Another shot at f/2.9, this time at 1/50 second.  The lighting of the scene is a bit too challenging for the narrow exposure latitude of Velvia, but some good color rendering remains evident nonetheless.

A sunny morning under partial shade allowed me to us the wide f/2.9 aperture at 1/250 second for this test shot at fairly close focusing.  Lovely shallow depth of field, pleasing bokeh, and fantastic color rendition make this shot just what I had hoped for.

Stopped down to f/8, the Trioplan offers some better sharpness across the frame, but the 1/250 second shutter speed didn't quite stop all the action in the frame, as seen on the numbers on the bus.

I stopped this one down just a bit to f/4 for a 1/100 second exposure. Since the majority of the frame is distant, it doesn't really work too well from a focus sharpness point of view.

Another f/8 shot at 1/100 second shows problems across the frame.  The shutter seems too slow to have stopped any action, resulting in blur in the center, while the sharpness outside of the center is problematic, resulting in even more blur.  

Stopped further down to f/16 however, the Trioplan combines the lovely rendering, particularly on blue shades, with some extremely good sharpness.  The exposure for this was 1/100 second.  Note the evidence of a light leak in the bellows.

The brightness of the scene allowed me only enough latitude to stop this down to f/5.6 at the 1/250 fastest speed, even with ISO 50 film.  The result is still fairly sharp on the in-focus parts while leaving a nice blue to the distant elements.  Yep, the light leak shows up again.

I focused this shot taken at f/5.6 about on the near tree, which rendered well, but the backdrop has a nice soft portrayal.  The glare is common given I shot this 1/250 second exposure towards the sun.

Under more subdued backlight, taken at f/4, I got a pretty decent result from this exposure of 1/250 second.

Even at f/8, this 1/100 sec. exposure shows mushniess along the outer portions of the frame, while the center holds no real item of interest for the eyes.  

Center details on this shot at f/5.6 for 1/50 sec. are particularly sharp, but the sides of the frame show a pronounced blur to them.

The small size of the Lisette allowed me to hand hold this shot taken at f/2.9 for 1/25 sec., with little in the way of side effects.  

On the last shot of the roll, I got one of my favorites of the batch.  Shot at f/2.9 for 1/100 sec., this shot offers a really nice three dimensional effect between the bicycles in the foreground and the highly blurred backdrop.  
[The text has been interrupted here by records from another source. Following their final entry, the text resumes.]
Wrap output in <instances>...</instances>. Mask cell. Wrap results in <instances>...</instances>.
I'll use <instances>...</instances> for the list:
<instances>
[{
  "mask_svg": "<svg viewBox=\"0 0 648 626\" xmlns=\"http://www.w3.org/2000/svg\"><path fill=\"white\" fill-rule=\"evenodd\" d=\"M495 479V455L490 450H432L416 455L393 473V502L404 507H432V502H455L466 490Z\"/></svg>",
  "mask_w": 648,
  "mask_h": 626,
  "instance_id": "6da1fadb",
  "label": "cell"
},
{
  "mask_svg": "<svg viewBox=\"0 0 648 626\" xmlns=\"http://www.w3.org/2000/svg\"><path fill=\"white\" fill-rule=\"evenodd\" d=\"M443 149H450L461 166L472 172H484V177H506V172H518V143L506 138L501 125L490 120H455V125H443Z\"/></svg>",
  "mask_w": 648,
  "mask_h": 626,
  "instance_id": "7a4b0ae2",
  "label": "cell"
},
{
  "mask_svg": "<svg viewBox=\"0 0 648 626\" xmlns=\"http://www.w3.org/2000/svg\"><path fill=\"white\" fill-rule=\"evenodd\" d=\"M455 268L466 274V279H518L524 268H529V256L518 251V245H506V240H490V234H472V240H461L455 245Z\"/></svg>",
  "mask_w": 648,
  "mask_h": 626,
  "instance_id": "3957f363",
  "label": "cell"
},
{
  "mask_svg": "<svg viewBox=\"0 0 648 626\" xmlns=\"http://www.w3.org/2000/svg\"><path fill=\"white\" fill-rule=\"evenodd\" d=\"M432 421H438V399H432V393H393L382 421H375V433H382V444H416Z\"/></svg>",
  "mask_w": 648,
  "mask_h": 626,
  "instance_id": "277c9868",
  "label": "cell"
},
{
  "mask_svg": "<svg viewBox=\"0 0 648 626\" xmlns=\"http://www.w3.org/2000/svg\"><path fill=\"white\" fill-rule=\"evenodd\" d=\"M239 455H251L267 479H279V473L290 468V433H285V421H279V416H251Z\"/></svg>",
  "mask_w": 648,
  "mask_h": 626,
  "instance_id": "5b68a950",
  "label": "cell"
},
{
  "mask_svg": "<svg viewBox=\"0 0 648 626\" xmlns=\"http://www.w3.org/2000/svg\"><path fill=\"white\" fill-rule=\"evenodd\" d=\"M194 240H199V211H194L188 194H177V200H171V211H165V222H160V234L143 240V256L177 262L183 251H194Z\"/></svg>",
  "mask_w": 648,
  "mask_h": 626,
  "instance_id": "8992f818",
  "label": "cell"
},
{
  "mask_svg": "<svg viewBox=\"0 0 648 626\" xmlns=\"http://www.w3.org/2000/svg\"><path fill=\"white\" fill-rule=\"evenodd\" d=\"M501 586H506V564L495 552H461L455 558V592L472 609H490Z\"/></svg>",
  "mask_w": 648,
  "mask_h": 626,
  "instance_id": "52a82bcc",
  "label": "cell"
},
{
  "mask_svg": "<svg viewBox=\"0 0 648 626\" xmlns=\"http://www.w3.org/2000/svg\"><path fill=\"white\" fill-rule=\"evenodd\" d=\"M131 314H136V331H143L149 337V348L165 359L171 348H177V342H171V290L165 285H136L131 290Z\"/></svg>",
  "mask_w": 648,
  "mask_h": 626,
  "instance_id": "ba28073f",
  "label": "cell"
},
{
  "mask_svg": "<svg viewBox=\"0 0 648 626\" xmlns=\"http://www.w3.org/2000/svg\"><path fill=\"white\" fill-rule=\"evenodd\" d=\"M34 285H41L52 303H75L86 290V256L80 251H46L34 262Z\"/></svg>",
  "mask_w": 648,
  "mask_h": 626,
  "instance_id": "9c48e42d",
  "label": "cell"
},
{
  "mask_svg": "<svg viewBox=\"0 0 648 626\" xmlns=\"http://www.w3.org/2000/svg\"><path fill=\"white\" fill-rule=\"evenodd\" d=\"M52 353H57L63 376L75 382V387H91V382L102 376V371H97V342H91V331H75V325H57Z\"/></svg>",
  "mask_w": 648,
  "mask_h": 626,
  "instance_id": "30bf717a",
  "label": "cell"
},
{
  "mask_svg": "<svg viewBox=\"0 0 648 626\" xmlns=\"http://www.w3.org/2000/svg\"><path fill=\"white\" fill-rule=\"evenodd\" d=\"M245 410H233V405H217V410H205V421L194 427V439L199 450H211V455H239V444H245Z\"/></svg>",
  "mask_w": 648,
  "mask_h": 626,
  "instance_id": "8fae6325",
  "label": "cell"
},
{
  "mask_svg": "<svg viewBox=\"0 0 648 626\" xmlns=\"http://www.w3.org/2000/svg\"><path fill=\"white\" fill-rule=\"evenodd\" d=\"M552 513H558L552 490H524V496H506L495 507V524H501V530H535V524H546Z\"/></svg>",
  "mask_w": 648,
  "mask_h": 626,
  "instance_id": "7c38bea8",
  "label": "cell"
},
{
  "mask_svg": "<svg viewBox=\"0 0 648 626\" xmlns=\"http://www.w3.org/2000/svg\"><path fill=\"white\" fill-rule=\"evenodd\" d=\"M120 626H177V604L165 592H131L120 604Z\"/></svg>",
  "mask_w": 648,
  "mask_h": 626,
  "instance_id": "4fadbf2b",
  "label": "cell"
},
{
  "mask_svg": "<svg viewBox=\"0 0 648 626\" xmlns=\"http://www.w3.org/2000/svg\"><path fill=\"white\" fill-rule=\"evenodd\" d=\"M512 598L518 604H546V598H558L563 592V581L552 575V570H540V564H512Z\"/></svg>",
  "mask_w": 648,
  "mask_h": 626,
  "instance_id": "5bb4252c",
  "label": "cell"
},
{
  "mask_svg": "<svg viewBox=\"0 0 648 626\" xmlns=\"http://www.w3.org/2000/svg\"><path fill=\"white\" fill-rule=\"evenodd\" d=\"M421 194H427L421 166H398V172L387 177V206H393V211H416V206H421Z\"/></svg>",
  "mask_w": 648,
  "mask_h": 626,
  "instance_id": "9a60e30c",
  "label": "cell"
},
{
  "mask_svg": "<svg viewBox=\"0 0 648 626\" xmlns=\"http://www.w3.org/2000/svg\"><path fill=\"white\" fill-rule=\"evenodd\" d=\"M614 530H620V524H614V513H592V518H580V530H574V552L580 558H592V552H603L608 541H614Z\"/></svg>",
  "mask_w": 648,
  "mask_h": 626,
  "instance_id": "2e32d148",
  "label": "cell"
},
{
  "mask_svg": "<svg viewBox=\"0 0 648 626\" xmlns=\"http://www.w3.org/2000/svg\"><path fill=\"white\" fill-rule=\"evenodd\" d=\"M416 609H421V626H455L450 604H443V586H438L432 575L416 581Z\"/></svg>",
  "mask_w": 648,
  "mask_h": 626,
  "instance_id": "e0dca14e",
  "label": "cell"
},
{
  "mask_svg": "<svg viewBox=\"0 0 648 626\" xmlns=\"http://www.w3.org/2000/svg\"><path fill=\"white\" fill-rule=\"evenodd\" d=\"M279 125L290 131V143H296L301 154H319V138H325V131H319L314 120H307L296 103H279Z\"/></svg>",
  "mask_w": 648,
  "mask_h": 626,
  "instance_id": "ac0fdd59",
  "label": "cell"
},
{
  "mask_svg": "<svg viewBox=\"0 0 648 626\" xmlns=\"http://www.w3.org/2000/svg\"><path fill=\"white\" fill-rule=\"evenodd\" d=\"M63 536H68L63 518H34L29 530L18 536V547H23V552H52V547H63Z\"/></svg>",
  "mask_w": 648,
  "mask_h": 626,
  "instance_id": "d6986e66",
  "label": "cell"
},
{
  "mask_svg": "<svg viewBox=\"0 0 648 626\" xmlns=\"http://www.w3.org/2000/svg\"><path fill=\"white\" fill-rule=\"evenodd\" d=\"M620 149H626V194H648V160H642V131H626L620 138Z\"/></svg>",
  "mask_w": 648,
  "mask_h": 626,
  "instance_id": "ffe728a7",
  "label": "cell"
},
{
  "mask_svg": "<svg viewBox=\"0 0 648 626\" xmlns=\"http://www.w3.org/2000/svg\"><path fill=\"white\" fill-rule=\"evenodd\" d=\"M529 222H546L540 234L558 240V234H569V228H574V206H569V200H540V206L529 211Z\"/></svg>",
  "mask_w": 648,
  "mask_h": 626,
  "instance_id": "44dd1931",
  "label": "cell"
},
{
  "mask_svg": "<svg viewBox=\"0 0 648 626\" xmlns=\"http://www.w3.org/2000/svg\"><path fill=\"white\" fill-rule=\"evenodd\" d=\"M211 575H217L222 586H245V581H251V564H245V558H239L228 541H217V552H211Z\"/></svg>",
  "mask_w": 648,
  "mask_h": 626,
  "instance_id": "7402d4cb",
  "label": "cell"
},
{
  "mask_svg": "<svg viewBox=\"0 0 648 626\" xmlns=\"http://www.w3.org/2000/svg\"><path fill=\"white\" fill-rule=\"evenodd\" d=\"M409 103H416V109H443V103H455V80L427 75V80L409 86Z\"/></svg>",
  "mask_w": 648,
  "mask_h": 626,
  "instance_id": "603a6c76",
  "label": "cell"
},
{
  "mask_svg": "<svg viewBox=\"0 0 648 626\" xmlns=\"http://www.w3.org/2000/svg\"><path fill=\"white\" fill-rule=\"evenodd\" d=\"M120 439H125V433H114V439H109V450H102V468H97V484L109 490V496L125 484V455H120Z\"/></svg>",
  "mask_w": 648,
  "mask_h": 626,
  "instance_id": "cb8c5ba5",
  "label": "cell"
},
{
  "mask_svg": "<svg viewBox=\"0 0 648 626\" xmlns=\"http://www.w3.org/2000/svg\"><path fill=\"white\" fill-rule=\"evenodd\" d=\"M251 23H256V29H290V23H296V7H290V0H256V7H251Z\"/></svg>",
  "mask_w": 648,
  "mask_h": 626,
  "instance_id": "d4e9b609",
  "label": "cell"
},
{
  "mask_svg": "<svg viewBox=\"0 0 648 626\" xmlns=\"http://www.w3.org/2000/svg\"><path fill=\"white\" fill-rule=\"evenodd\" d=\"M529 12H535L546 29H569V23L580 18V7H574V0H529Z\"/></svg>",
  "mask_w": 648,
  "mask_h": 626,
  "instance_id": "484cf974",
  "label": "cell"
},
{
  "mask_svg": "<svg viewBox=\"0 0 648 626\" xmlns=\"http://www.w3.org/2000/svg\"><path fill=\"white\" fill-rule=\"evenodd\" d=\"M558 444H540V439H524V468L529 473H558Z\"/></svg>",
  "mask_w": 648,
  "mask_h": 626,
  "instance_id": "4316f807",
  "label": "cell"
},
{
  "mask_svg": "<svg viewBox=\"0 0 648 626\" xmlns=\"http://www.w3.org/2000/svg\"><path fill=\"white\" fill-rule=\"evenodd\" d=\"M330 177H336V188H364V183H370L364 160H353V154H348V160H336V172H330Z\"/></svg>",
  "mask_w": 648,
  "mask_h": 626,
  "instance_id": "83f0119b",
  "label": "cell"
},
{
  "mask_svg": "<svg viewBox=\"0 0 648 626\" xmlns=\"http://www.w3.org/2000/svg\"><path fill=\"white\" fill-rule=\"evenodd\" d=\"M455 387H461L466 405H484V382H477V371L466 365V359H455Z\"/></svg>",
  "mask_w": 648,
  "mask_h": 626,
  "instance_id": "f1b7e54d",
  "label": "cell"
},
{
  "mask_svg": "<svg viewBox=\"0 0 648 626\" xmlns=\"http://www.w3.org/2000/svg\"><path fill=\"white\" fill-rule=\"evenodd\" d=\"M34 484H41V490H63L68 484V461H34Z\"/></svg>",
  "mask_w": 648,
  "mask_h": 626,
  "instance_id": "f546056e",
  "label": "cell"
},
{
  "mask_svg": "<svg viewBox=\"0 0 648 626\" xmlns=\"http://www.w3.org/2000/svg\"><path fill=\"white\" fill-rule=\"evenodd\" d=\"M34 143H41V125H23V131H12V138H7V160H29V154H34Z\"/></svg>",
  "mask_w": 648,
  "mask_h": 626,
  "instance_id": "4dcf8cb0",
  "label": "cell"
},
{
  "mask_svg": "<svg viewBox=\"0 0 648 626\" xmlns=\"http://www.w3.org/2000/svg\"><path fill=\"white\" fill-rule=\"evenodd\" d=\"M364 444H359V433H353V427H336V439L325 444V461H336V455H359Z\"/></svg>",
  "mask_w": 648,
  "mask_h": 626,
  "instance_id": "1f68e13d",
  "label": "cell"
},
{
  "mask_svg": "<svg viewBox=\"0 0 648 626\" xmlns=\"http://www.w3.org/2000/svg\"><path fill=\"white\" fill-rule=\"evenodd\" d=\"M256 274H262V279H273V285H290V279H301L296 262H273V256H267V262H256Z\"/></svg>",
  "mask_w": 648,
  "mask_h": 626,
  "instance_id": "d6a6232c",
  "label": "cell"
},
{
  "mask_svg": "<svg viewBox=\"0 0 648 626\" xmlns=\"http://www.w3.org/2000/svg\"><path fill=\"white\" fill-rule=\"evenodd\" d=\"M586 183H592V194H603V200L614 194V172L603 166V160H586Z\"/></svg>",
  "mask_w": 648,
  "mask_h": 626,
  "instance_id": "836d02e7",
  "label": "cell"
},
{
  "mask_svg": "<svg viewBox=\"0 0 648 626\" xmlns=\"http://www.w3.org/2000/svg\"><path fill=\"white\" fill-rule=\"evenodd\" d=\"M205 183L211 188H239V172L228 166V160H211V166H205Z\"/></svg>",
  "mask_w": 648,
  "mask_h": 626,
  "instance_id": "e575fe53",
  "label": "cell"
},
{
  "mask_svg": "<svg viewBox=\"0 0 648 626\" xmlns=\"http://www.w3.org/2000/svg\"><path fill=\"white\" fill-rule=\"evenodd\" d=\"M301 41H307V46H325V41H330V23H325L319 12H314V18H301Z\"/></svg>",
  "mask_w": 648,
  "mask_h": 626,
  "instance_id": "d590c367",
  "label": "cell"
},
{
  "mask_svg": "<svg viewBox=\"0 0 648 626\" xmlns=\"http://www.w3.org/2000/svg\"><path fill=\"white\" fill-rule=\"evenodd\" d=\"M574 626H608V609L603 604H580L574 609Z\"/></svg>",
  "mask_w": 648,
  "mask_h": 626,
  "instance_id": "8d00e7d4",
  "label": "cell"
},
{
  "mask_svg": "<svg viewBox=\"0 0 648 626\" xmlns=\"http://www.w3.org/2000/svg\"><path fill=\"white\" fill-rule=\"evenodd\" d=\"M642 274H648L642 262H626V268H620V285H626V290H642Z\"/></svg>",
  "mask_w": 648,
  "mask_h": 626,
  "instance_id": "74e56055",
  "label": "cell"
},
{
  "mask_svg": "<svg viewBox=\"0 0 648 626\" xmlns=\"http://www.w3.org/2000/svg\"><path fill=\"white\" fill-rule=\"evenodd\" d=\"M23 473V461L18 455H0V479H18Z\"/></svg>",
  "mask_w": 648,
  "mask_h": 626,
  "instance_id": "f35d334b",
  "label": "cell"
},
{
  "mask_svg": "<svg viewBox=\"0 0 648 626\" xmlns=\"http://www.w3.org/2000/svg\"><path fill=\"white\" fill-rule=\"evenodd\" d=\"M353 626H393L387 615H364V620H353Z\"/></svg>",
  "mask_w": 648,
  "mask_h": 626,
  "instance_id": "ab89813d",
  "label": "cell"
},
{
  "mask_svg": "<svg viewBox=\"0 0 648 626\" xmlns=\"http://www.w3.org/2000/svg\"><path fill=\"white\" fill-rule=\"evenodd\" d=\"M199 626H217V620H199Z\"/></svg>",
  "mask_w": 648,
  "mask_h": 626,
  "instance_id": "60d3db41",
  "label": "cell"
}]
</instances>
So have I found the perfect camera, as well as a fitting replacement for my beleaguered Franka?  Not hardly.  The Trioplan on the Lisette has weaker edge sharpness than the much more capable Radionar.  That all said, I can see a lot of promise in the Lisette in the right conditions.  It seems a very fitting conduit for shooting centered closer subjects with narrow depth of field for a good effect that pops.  As well, it is particularly sharp when stopped down to around f/16.  Finally, the lens renders colors amazingly well for being over 75 years old.  I'm looking forward to thinking of fun new ways that I can use this camera within its confines to play on its strengths to deliver some great images!